A generation of Latino voters
Once again, this would be very powerful, if Democrats would only bother to point it out.
"Republicans seem determined to block passage of the DREAM Act in the Senate. If I was a Latino voter, I would be paying close attention. The Republican Party, every election cycle, tries its best to clumsily woo Latino voters, basically by saying 'All that scapegoating we've been doing wasn't really serious, come vote for us and we might not use Latinos as a rhetorical punching bag quite so often.' It is no wonder why the proportion of Latinos who are solid Democratic voters rises every year. Why Republicans would be against giving papers to a young Latino or Latina who is willing to serve in our military, fight and possibly die for America, and whose undocumented status is not even their fault because they came here as children -- it's simply beyond comprehension. Democrats are trying to get the best and the brightest immigrants a chance to contribute to our society, but Republicans only answer is to snub them once again.
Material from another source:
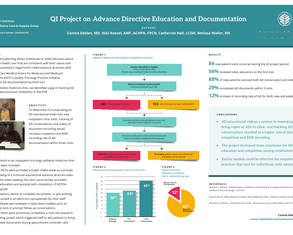 QI Project on Advance Directive Education/Documentation - Poster Image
Republicans are on the brink of losing the majority Latino vote for another generation, and they don't even seem to realize it."
I saved the worst for the last, here. Because if Democrats can't beat the Republicans over the head with this issue, then they should just hang up their hats as a political party for good, and let the Greens have a chance at being the opposition party for a few years. Sigh.
[Note: Actually, while I've been writing this article, Democrats do seem to be making it an issue in the news with some respectably forceful language, so maybe there is some hope after all.]
"The most odious and disgusting thing Republicans have done this week was to block benefits for the front-line responders of 9/11. This is simply unconscionable. Republicans voted against the 9/11 heroes. They did so because bailing out fatcats is more important to them. More important than honoring the men and women of 9/11. How quickly they forget, eh? All those soaring speeches they gave back when 9/11 happened were apparently just political blather, because when it came time to actually support the 9/11 heroes, Republicans voted against them. Words cannot express my outrage and disgust at putting politics above the needs of these brave Americans. Any American who still honors the way they felt immediately after 9/11 should let the Republicans know how they feel, that's my advice."